*** RECORDS FOR THIS EXERCISE Section Begins ***

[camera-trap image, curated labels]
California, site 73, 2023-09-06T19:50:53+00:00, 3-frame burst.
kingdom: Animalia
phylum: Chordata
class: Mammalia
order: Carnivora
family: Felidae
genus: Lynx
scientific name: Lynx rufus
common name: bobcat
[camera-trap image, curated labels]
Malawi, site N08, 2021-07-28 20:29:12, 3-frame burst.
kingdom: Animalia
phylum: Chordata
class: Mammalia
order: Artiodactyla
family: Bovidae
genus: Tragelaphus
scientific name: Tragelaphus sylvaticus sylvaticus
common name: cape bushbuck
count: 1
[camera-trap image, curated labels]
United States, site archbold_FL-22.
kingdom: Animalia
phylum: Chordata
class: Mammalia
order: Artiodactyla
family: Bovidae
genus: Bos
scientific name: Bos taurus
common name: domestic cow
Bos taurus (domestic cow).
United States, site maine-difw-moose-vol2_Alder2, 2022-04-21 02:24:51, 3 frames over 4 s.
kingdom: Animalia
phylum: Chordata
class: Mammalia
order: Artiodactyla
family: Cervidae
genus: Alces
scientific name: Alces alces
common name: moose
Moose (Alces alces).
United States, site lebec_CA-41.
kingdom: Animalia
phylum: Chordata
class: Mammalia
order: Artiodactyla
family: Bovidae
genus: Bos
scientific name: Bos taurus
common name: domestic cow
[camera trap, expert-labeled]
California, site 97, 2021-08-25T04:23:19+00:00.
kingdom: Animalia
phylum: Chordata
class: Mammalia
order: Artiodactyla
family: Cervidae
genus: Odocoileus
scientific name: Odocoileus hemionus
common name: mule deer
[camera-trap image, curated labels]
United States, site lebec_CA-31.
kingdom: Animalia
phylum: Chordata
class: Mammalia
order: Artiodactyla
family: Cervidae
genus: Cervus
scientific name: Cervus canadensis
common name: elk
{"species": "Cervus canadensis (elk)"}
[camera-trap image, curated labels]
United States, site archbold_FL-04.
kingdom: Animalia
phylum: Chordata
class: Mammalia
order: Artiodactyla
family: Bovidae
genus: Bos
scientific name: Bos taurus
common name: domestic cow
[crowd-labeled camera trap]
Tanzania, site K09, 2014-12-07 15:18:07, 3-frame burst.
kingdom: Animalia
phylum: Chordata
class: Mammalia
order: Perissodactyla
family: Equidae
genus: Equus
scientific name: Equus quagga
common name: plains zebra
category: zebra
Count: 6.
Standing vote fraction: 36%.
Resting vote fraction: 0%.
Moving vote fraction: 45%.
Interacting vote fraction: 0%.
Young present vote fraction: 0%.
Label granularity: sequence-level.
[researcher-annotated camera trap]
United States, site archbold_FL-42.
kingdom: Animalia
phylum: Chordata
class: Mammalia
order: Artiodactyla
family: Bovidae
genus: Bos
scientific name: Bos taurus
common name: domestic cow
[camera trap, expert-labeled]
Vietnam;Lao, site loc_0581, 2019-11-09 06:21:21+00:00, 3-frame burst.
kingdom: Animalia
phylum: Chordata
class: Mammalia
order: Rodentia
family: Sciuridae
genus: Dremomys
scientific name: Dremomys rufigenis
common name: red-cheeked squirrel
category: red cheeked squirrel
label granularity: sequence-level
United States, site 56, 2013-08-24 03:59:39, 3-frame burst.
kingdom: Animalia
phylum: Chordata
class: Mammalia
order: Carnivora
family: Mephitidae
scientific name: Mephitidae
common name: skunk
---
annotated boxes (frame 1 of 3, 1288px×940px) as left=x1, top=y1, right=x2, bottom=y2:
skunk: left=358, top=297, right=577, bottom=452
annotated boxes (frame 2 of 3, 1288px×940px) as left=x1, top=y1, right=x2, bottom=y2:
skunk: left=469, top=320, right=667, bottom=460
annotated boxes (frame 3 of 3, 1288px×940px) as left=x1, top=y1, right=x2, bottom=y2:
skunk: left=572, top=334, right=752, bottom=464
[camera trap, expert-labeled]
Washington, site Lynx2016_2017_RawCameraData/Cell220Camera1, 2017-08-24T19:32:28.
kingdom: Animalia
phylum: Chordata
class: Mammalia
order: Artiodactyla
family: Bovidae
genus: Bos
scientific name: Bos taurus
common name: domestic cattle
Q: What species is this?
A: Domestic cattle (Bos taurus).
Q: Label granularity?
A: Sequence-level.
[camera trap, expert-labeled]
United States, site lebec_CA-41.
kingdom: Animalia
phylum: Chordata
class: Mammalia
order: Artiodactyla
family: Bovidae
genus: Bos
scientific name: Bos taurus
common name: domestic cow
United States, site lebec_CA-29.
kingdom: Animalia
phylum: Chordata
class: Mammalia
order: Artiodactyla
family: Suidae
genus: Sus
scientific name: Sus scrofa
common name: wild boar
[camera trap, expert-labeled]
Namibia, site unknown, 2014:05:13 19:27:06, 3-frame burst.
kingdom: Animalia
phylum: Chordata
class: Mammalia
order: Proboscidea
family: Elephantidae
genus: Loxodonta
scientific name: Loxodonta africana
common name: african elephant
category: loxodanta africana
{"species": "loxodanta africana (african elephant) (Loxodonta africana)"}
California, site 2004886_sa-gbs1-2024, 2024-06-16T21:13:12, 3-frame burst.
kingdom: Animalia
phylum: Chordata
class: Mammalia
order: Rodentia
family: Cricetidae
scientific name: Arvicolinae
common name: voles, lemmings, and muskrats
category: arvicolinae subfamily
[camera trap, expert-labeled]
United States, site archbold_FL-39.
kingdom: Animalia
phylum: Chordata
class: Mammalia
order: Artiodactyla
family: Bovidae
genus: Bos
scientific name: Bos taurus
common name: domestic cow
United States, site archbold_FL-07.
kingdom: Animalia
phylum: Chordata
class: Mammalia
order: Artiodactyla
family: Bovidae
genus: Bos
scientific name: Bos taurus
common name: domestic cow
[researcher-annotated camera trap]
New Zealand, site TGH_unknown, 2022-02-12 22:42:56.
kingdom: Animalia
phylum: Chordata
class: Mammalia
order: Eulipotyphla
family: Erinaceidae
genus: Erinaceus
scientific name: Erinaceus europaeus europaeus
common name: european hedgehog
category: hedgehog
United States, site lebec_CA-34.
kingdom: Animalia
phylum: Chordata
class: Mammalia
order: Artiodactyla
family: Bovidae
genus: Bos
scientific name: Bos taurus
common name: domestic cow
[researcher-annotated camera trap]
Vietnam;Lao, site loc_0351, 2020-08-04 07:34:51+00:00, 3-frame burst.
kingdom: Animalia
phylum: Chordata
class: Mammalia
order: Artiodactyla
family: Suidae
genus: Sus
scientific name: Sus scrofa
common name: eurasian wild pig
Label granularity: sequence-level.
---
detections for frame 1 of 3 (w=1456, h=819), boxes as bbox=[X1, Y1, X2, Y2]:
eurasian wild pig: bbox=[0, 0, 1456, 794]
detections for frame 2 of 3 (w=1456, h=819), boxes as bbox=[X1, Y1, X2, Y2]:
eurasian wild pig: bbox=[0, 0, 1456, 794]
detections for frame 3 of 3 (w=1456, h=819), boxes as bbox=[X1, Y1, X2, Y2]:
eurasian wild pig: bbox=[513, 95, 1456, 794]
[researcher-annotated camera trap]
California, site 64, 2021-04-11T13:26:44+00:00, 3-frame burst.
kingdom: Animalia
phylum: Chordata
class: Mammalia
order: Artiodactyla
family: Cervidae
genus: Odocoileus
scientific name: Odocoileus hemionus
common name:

*** RECORDS FOR THIS EXERCISE Section Ends ***

* _PROBLEM DESCRIPTION_: Please copy exactly the lines from the first line of the records above through the line containing "common name: bobcat", including both, and nothing more.

* _YOUR SOLUTION_:
[camera-trap image, curated labels]
California, site 73, 2023-09-06T19:50:53+00:00, 3-frame burst.
kingdom: Animalia
phylum: Chordata
class: Mammalia
order: Carnivora
family: Felidae
genus: Lynx
scientific name: Lynx rufus
common name: bobcat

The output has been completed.